Während die Kommunisten in der Volksrepublik China als erste Maßnahme eine Nachrichtensperre verhängten und Meldungen über das Virus unter Zensur stellten, sorgte Taiwan umgehend für volle Transparenz und eine effiziente Information seiner Bürger. Durch seine Verschleierungspolitik trifft das kommunistische Regime wahrscheinlich sogar maßgebliche Schuld, daß sich das Virus überhaupt außerhalb Chinas ausbreiten konnte. Dieses Verhalten sollte man den Machthabern in Peking bei Gelegenheit in Rechnung stellen.

Taiwan hat aus der SARS-Krise von 2002/2003 gelernt. Passagiere aus Wuhan wurden in Taipeh bereits kontrolliert, noch bevor Peking überhaupt den Ernst der Lage zugegeben hatte. Wer aus der Provinz Hubei die Insel betrat, wurde seit Ende Januar in Quarantäne genommen. Ab Februar galt das für alle Reisenden aus der Volksrepublik, auch jene, die über Hong Kong oder andere Destinationen indirekt Taiwan erreichten. Dergleichen gilt in Europa noch immer nicht. Aus Italien kann man beispielsweise Österreich zwar nicht mehr direkt anfliegen, aber problemlos über den Umweg Frankfurt und andere Drittländer. Eine Nichtbeachtung der Quarantäne oder falsche Angaben werden in Taiwan mit Strafen von 10.000 Dollar sanktioniert.

Die Maßnahmen waren erfolgreich. Bis gestern zählte Taiwan nur 47 Fälle auf 22 Millionen Einwohner.
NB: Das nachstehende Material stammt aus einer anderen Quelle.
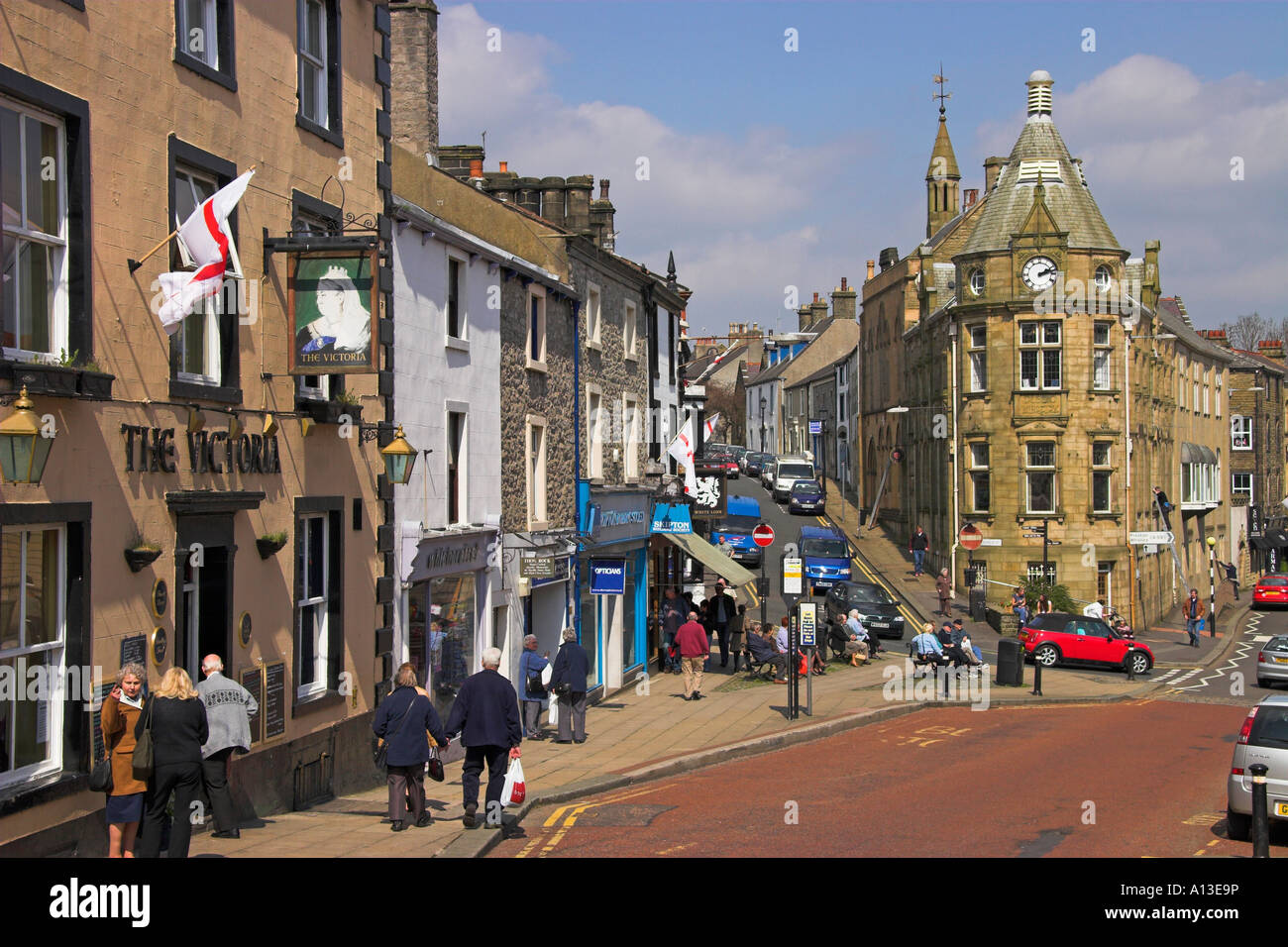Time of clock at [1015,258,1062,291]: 2:12
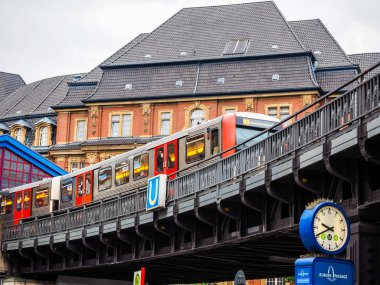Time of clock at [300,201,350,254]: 9:41
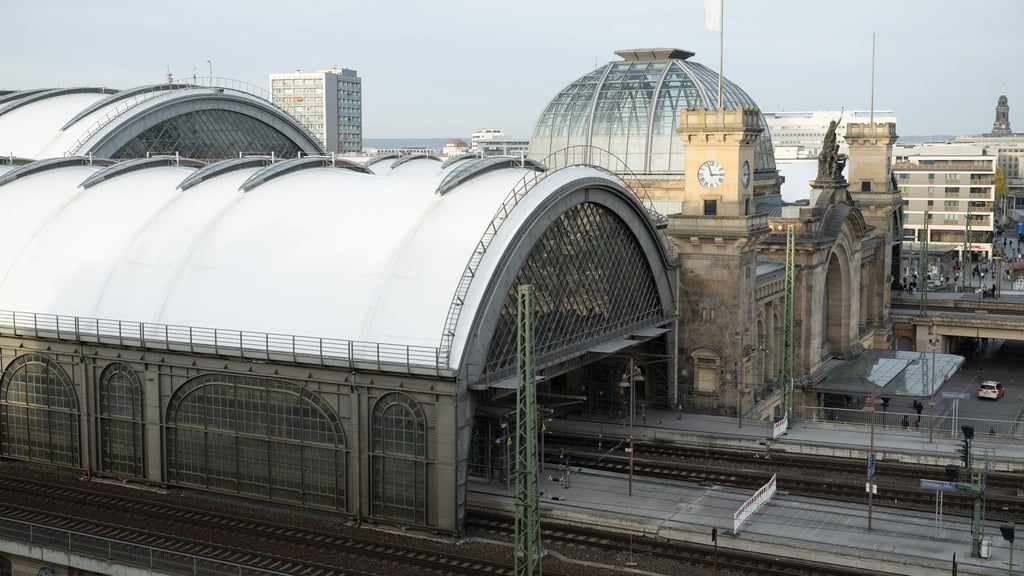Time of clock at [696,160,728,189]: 2:57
Ähnliches gilt für Singapur, das aufgrund seiner ebenfalls mehrheitlich chinesischen Bevölkerung enge Kontakte zum übrigen chinesischen Raum unterhält. Wie in Taiwan wurde frühzeitig auf Abschottung gegenüber Rotchina geachtet. Mit Erfolg: Bisher wurden auf fünf Millionen Einwohner nur 166 Fälle registriert, von denen 93 bereits geheilt sind. Wie auf Taiwan gibt es bisher keinen Todesfall.
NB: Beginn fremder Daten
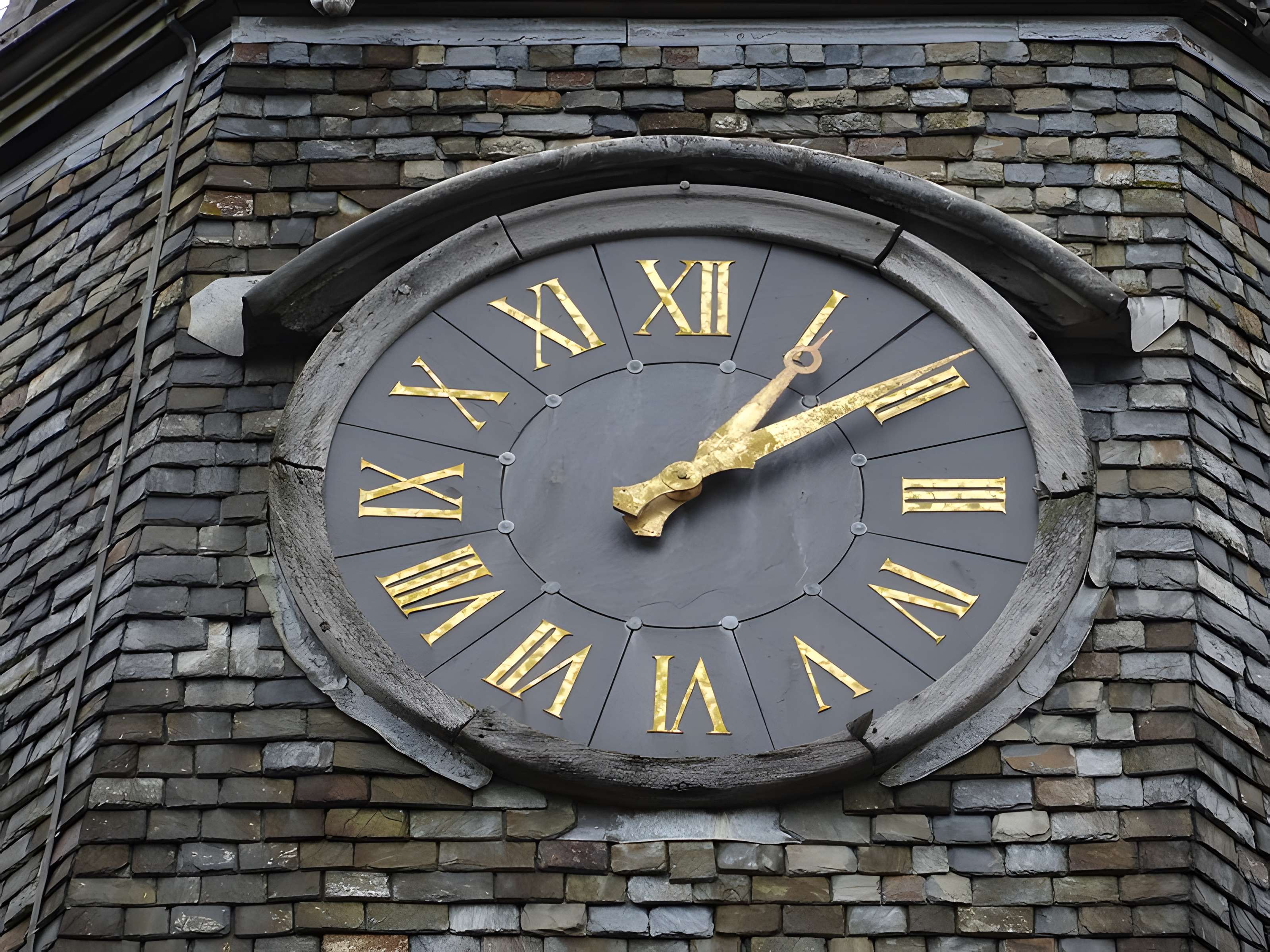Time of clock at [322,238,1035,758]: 1:09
Nun mag man einwenden, daß Taiwan und Singapur als Inselstaaten mehr und bessere Möglichkeiten haben, sich abzuschotten. Allerdings haben beide Staaten auch mehr Verbindungen zu Festlandchina. Entscheidender scheint, daß die SARS-Erfahrung in beiden Ländern zu erhöhter Wachsamkeit führte, sodaß sie Ende Januar bereits Maßnahmen ergriffen, die in Europa erst Wochen später anliefen.
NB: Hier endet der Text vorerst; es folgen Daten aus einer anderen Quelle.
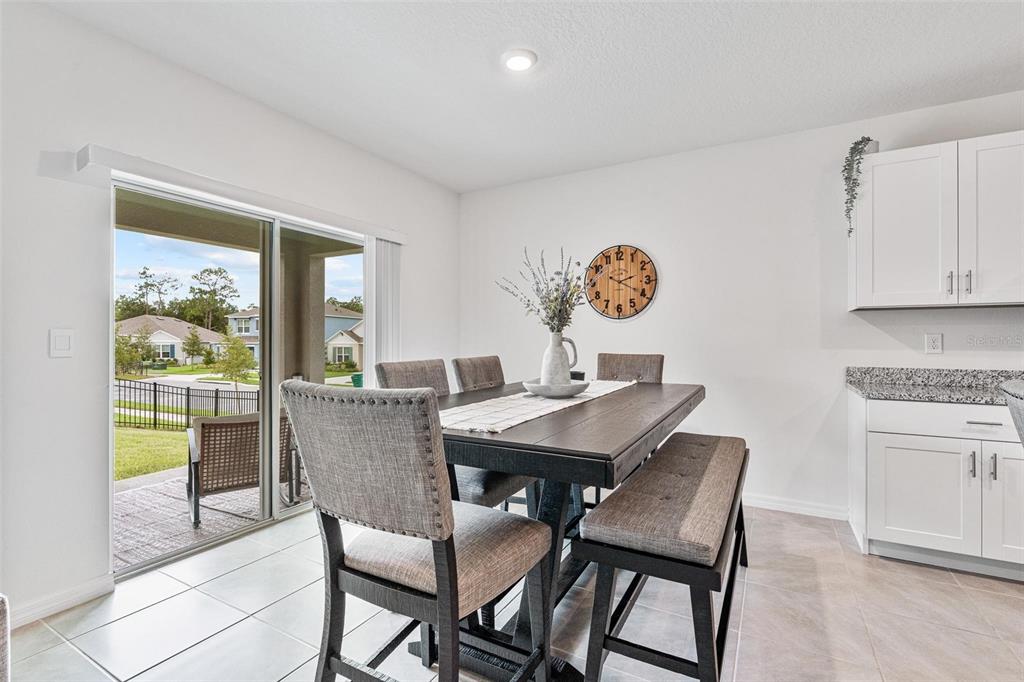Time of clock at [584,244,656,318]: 2:19
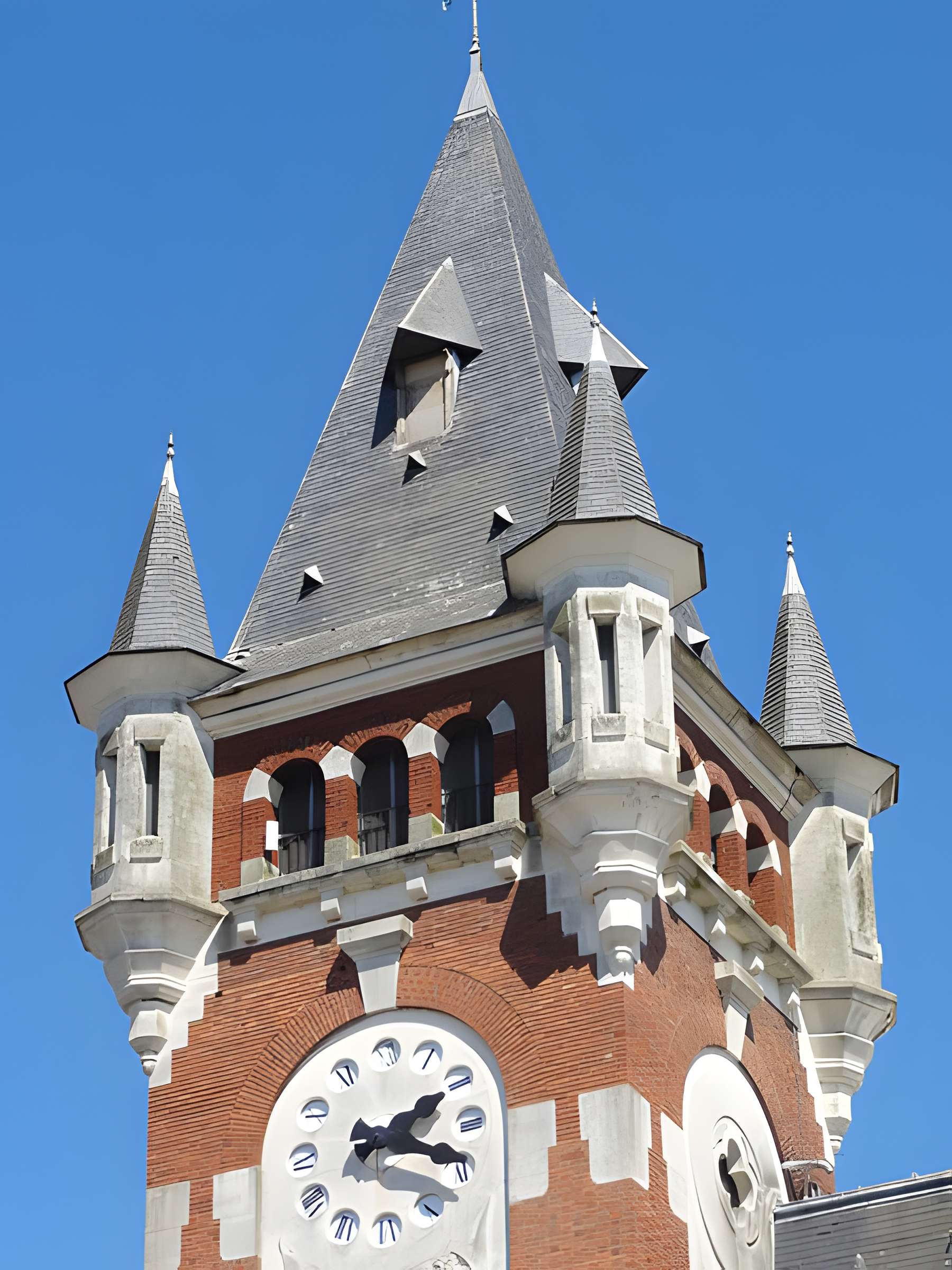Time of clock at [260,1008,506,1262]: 2:18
Damit wird ein Blick nach Südkorea unumgänglich, wo es einem Land gelungen ist, das Coronavirus unter Kontrolle zu bringen, obwohl es sich bereits im Land sehr schnell ausbreitete. Obwohl Südkorea gleich hinter der Volksrepublik China kommt, was Erkrankungen betrifft, geht die Zahl der Neuerkrankungen inzwischen rapide zurück. Auch die Regierung von Seoul hat nicht auf totalitäre Methoden zurückgegriffen. Sie hat keine „roten Zonen“ errichtet und nicht ganze Städte und Provinzen wie in der Volksrepublik China, und nun auch in Italien, abgesperrt. Die Bewegungsfreiheit der Bürger wurde nie eingeschränkt, ausgenommen der eng gezogene Raum der besonders betroffenen Gebiete wie die Stadt Daegu.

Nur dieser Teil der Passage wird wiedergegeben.